Scene-based spatial questions

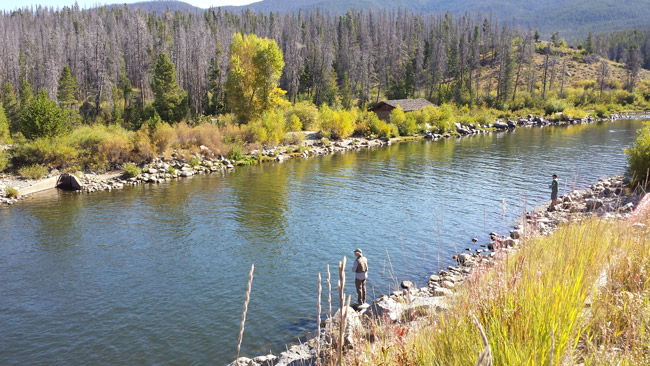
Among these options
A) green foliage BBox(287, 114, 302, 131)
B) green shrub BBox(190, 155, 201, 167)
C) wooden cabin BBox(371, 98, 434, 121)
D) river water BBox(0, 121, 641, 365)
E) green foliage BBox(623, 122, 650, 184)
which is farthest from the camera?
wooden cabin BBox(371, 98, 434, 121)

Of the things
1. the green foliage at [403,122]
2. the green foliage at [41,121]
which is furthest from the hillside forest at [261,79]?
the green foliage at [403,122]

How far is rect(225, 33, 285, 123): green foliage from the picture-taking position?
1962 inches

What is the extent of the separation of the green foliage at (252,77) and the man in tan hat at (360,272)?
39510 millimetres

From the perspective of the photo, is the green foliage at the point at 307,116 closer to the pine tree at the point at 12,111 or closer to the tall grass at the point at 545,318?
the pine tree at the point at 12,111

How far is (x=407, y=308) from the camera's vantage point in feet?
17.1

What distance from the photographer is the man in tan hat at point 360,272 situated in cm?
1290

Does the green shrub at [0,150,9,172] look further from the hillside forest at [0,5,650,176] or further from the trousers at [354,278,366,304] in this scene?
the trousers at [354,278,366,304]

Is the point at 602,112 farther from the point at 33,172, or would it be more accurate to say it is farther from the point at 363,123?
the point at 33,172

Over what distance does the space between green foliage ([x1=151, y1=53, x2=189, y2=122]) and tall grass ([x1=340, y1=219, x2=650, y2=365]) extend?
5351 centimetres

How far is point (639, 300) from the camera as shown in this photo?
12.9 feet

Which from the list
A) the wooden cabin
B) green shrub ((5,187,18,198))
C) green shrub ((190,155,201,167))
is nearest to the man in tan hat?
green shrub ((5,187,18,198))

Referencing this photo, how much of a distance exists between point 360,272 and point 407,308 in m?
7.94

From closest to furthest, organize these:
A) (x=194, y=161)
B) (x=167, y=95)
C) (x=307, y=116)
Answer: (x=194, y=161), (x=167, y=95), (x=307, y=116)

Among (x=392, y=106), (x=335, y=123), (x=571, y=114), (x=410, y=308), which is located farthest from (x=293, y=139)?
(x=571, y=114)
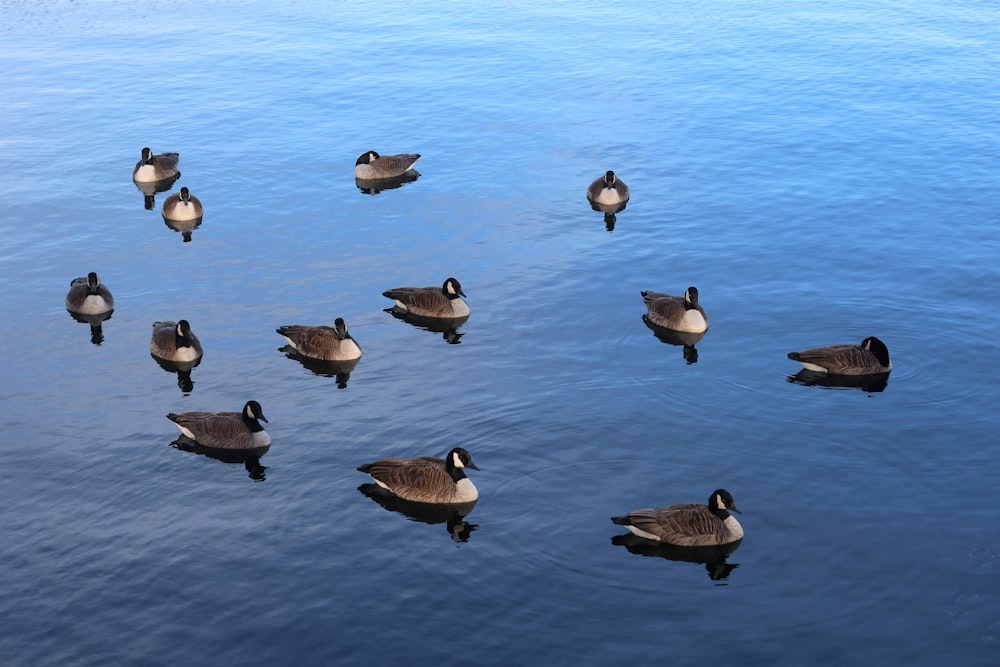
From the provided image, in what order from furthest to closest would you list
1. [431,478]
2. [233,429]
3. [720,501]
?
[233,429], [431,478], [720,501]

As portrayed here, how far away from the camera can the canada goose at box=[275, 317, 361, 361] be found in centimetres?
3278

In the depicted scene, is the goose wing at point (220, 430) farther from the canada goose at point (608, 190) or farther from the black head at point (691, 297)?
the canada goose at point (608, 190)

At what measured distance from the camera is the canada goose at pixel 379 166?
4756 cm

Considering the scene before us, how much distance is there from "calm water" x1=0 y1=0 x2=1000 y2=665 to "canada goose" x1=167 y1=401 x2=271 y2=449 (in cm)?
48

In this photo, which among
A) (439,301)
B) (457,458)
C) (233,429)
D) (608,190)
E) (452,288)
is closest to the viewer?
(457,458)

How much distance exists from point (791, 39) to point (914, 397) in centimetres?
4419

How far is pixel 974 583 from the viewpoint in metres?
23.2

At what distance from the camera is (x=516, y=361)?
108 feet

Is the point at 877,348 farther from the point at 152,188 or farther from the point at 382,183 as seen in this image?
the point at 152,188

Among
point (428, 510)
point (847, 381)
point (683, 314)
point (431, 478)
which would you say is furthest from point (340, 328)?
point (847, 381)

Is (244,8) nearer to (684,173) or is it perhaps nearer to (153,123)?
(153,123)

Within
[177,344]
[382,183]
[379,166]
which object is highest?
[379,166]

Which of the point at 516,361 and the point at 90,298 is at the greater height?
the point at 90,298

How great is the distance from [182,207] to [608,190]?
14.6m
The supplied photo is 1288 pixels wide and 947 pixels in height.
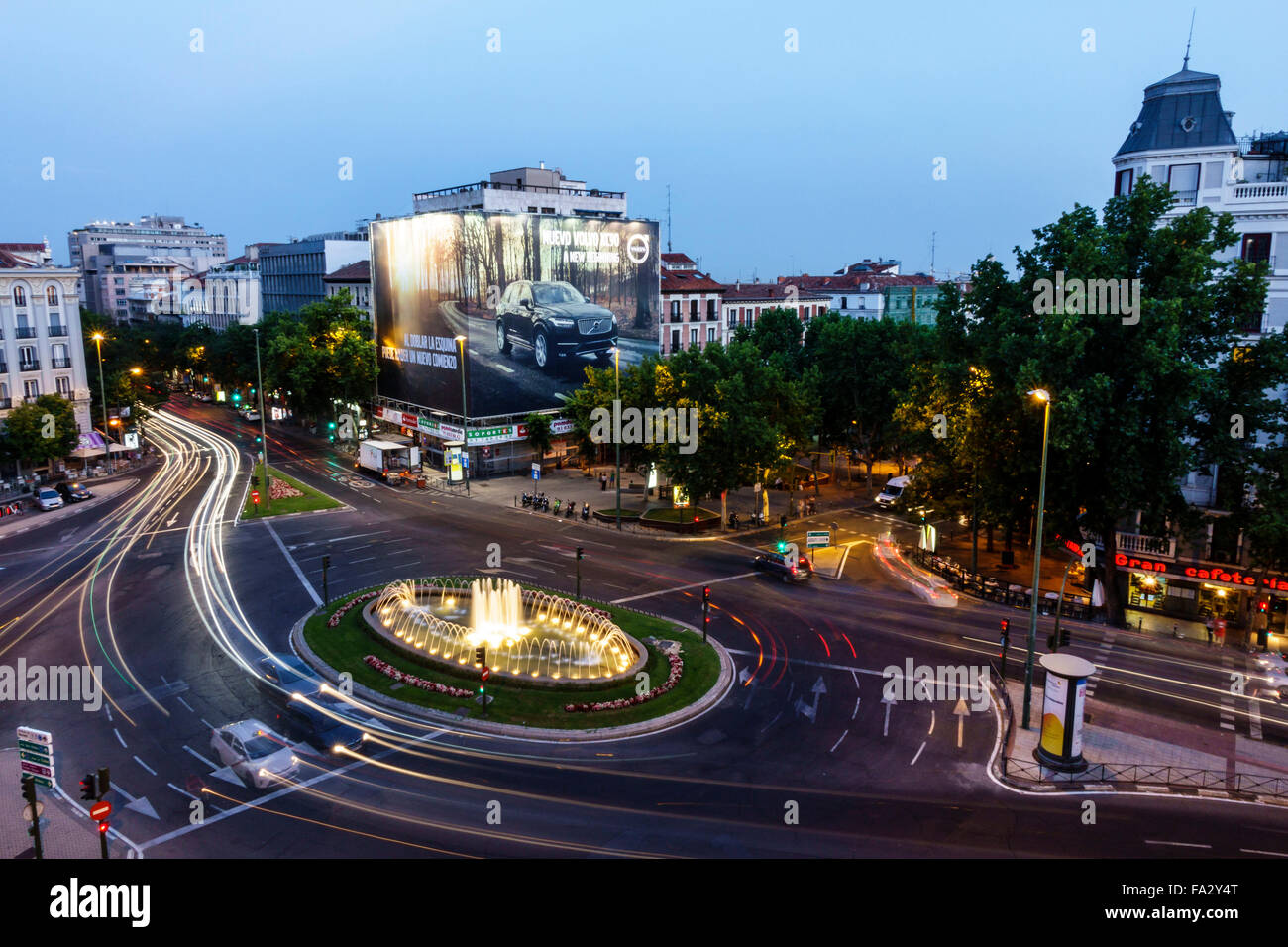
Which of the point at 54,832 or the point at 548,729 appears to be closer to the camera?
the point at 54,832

==

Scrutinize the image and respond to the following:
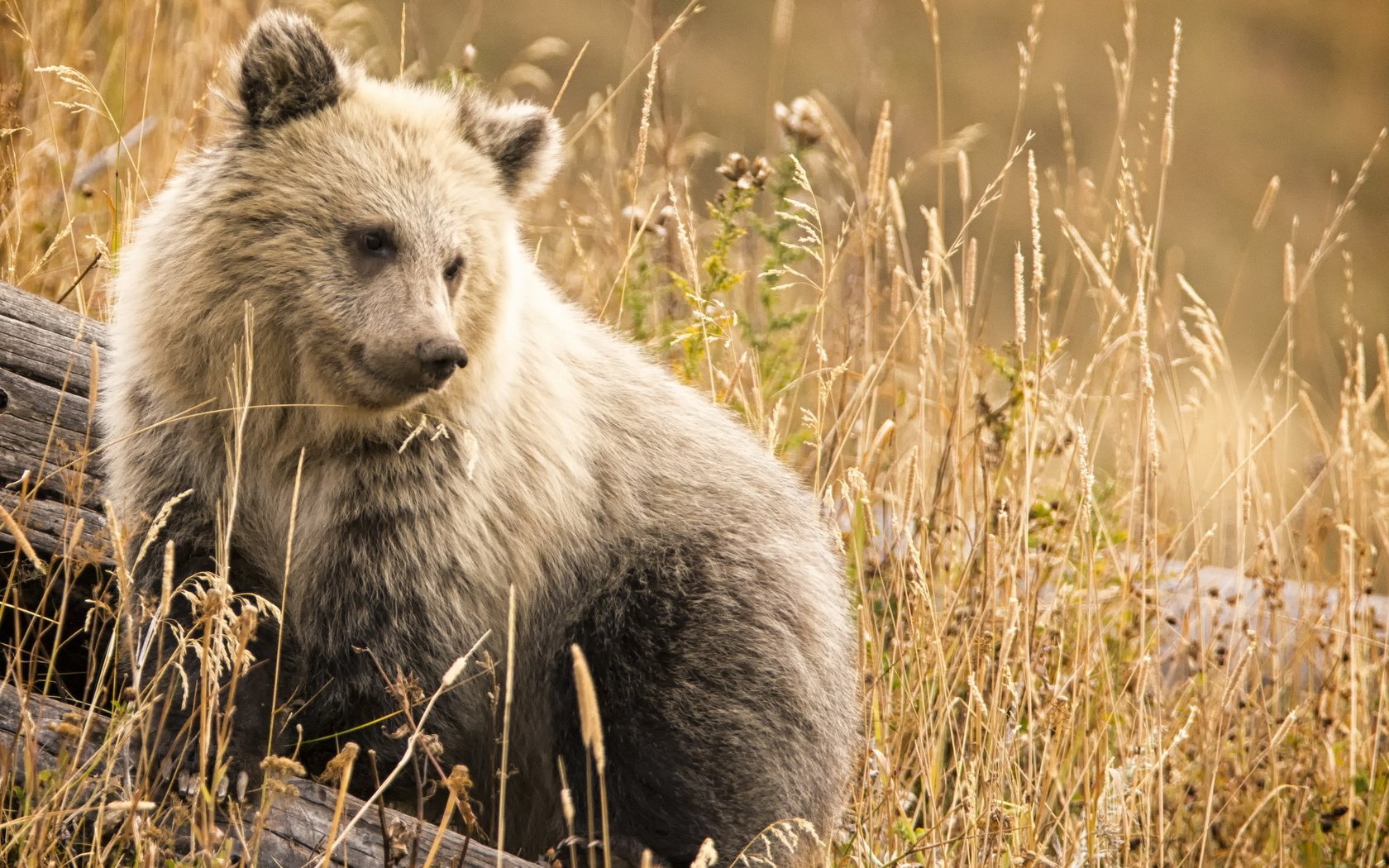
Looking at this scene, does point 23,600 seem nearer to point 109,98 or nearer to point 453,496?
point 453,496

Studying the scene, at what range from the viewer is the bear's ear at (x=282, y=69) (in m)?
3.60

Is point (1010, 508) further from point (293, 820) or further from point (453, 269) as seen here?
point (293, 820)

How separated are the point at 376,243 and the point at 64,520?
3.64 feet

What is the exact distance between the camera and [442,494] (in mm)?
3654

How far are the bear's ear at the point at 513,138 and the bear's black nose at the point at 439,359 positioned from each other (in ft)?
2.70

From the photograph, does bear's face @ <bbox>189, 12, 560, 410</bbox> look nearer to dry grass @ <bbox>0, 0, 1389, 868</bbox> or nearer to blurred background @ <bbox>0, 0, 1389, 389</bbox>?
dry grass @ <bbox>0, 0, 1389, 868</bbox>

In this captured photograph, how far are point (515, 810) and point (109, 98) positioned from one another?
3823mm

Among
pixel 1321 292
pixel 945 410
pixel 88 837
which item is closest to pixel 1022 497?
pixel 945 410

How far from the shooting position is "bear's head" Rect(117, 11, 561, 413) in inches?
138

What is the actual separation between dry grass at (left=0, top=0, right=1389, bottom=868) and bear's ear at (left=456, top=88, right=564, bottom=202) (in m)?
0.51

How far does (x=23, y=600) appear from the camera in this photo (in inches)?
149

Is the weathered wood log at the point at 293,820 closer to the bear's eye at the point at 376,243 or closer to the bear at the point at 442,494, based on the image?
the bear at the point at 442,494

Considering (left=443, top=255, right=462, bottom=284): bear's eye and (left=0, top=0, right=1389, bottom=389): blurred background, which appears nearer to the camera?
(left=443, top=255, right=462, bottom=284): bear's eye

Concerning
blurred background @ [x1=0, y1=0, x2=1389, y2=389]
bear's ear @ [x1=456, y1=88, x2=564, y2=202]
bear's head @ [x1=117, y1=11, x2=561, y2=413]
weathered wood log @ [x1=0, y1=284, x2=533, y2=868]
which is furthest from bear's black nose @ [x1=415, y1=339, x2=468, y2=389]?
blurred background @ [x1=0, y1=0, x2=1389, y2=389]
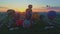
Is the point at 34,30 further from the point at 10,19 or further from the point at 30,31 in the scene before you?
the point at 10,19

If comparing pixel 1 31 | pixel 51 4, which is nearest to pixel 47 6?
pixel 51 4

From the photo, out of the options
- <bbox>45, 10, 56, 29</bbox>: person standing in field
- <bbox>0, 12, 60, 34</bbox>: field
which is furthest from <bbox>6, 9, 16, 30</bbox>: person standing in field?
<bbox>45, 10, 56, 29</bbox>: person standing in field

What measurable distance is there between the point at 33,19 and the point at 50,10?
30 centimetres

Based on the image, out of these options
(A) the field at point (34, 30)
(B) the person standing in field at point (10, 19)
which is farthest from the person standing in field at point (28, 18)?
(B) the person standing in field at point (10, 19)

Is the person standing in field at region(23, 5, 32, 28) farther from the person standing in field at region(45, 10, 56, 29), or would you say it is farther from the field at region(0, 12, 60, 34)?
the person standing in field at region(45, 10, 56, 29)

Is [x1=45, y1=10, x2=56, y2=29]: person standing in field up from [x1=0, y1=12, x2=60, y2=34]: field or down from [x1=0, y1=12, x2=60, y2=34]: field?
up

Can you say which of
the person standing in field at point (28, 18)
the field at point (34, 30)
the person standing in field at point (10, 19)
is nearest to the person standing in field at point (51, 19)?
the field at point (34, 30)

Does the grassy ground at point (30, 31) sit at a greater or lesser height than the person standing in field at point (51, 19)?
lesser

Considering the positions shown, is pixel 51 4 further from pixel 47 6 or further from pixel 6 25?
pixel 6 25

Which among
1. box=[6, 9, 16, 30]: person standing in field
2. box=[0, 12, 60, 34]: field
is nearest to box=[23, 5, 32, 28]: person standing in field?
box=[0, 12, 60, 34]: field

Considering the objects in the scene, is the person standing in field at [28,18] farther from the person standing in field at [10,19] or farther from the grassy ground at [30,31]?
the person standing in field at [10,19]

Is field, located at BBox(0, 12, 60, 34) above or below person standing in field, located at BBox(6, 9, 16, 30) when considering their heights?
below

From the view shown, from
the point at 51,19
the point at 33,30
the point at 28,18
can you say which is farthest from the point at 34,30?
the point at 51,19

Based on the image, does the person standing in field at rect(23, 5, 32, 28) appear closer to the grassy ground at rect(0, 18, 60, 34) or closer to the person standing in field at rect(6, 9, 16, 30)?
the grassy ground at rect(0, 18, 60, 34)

> **Required work**:
Write out, word for word, the lines from the one with "Considering (left=443, top=255, right=462, bottom=284): bear's" up to and including the one with "30 centimetres". Omit the pictures.

> **Exercise response**:
Considering (left=443, top=255, right=462, bottom=284): bear's eye and (left=0, top=0, right=1389, bottom=389): blurred background, which appears nearer to the camera?
(left=443, top=255, right=462, bottom=284): bear's eye

Concerning
blurred background @ [x1=0, y1=0, x2=1389, y2=389]
bear's ear @ [x1=456, y1=88, x2=564, y2=202]
bear's head @ [x1=117, y1=11, x2=561, y2=413]
weathered wood log @ [x1=0, y1=284, x2=533, y2=868]
which is furthest from bear's black nose @ [x1=415, y1=339, x2=468, y2=389]?
blurred background @ [x1=0, y1=0, x2=1389, y2=389]
Is the point at 34,30 further from the point at 10,19 or further from the point at 30,31 in the scene before you?
the point at 10,19

If comparing pixel 1 31 | pixel 51 4, which is nearest to pixel 47 6?
pixel 51 4

From the photo, out of the options
- <bbox>45, 10, 56, 29</bbox>: person standing in field
- <bbox>0, 12, 60, 34</bbox>: field
which is furthest from <bbox>6, 9, 16, 30</bbox>: person standing in field?
<bbox>45, 10, 56, 29</bbox>: person standing in field

What measurable distance is there between the point at 33,19 and the point at 50,10?
30 centimetres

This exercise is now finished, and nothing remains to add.